In the end, it wasn't even close. In the end, it was such a blowout that invocation of a 10-run mercy rule would have been in order. In the end, it didn't matter that Derek Holland maintained the starting rotation's historic run of post-season futility. In the end, Nelson Cruz bolstered his already secure ALCS MVP candidacy with an encore performance, David Murphy surprisingly hammered home a devastating blow in an unfavorable lefty-lefty matchup, and Michael Young went on the attack with one of the games of his life.
And in the end, the Rangers were back-to-back American League champions. We're not looking at the mere emergence of a powerhouse, anymore.
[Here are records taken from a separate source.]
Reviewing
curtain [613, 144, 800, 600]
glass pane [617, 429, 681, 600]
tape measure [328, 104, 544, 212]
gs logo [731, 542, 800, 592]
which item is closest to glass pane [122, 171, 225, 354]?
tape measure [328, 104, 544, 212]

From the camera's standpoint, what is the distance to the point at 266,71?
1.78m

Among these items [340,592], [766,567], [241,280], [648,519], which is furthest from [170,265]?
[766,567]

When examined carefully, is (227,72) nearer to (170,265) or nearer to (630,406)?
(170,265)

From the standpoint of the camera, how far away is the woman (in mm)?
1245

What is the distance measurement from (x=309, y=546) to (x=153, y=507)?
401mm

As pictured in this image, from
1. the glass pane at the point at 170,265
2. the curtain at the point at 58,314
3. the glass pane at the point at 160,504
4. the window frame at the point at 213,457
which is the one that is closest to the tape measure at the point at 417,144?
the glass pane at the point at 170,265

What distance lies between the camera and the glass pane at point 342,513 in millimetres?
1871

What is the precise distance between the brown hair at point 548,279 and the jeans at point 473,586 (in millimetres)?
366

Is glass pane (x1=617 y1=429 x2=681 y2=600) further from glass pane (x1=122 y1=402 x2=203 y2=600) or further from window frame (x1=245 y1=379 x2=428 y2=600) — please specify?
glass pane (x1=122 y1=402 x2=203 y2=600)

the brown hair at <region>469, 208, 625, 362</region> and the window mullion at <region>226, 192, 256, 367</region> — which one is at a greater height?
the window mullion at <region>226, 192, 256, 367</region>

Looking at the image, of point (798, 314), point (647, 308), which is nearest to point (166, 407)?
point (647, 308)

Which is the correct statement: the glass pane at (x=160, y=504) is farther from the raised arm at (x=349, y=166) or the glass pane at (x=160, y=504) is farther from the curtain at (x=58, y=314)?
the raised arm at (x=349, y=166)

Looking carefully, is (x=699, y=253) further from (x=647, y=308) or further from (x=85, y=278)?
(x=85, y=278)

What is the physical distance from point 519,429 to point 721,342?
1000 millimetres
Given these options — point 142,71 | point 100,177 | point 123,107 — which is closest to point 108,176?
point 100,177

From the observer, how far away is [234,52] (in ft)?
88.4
We're looking at the powerhouse itself.
There are a number of different narratives you could pursue in relation to last night, including the bullpen turning in another 4.1 innings of one-run work (using Neftali Feliz in the ninth inning of a 10-run game was tantamount to using a tactical nuke to destroy an anthill), but the one that absolutely can't be ignored is the offensive dogpile. Game 6 was effectively over by the end of the third inning, and for that you have this entire lineup to thank -- but the one guy you especially have to thank is Michael Young, who laced two-run doubles down both the left field and right field lines during the course of that third inning, and then completed the directional trifecta four innings later when he blistered a superfluous solo home run to straightaway center field.
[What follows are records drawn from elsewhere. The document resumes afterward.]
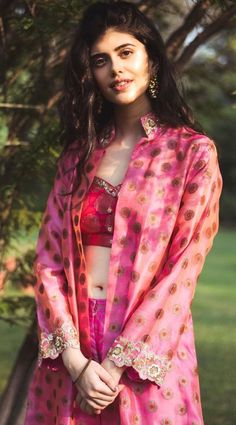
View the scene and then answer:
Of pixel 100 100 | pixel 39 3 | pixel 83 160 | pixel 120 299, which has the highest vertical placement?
pixel 39 3

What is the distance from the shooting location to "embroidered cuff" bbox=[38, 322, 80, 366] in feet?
7.02

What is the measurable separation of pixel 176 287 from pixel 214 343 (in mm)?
5047

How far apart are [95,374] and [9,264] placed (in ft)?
5.53

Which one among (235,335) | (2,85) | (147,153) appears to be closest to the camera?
(147,153)

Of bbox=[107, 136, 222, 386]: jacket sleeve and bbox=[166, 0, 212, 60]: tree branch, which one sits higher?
bbox=[166, 0, 212, 60]: tree branch

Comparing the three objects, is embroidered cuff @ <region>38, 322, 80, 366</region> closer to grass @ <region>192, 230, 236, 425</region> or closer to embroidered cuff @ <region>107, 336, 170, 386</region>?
embroidered cuff @ <region>107, 336, 170, 386</region>

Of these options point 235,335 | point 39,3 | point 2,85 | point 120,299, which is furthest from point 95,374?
point 235,335

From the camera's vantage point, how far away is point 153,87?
229cm

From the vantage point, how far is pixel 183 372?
2.16 metres

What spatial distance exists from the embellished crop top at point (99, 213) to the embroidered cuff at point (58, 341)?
8.8 inches

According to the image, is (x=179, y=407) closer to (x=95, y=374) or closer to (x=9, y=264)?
(x=95, y=374)

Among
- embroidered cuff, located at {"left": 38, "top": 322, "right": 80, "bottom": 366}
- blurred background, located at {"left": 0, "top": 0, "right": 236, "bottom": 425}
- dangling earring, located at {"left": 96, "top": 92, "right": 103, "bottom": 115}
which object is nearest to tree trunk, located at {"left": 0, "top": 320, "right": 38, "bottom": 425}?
blurred background, located at {"left": 0, "top": 0, "right": 236, "bottom": 425}

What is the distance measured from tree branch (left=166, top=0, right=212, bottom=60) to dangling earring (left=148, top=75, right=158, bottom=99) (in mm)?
800

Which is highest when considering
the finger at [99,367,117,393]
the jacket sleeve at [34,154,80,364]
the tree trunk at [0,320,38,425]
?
the jacket sleeve at [34,154,80,364]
That, in conjunction with that vital go-ahead single of his back in Game 4, is what you call Michael Young obliterating the "Michael Young can't hit in the post-season" storyline. One of the hallmarks of a great batting practice session is a player driving the ball with authority to all fields. Young exploited the Tigers' pitching staff as his own personal batting practice hurlers in a pennant-clinching game last night. I can't think of enough good things to say about that, nor can I adequately express my pleasure that my post from four days ago spurred him into action. (Kidding, of course ... or am I?)
Speaking of clinching games, there have been 260 series-clinching post-season games played dating back to 1903. With their 15 runs scored last night, the Rangers matched the 1996 Atlanta Braves (NLCS Game 7) for the most runs ever scored by a single team in a series-clinching game. Only five other teams in post-season history have scored more runs in any single playoff game than the Rangers did last night. A fitting performance from one of the great era-adjusted offenses in franchise history.
And the scariest part? This thing isn't merely a powerhouse. Rather, it is, by all appearances, a sustainable powerhouse. The Rangers have more major league talent on the field than they've ever boasted in their 40-year history, an elite-level front-office braintrust, a great coaching staff, a continuously regenerating farm system, a well-capitalized ownership group emboldened to spend, and enough strong-flowing revenue streams to ensure that the processes that helped the Rangers ascend to powerhouse status in the first place don't need to be scaled back anytime soon.
For the moment, though it's all about four more wins. The Rangers are, yet again, four wins away from achieving something that many of us wondered just a few short years ago if we'd ever see in our lifetimes. It didn't happen last year, but if there's any one lesson that's been pounded home repeatedly over the last six months, it's this -- the past is in the past. What happened last year has minimal bearing on what has happened this year, and the fate that befell the Rangers during last year's Fall Classic doesn't have to befall them again ... because if you've been paying any attention at all, this team is even better positioned this year to finish what it started than it was last year.
So, yeah, it's still time. It's time to go out and win a World Series.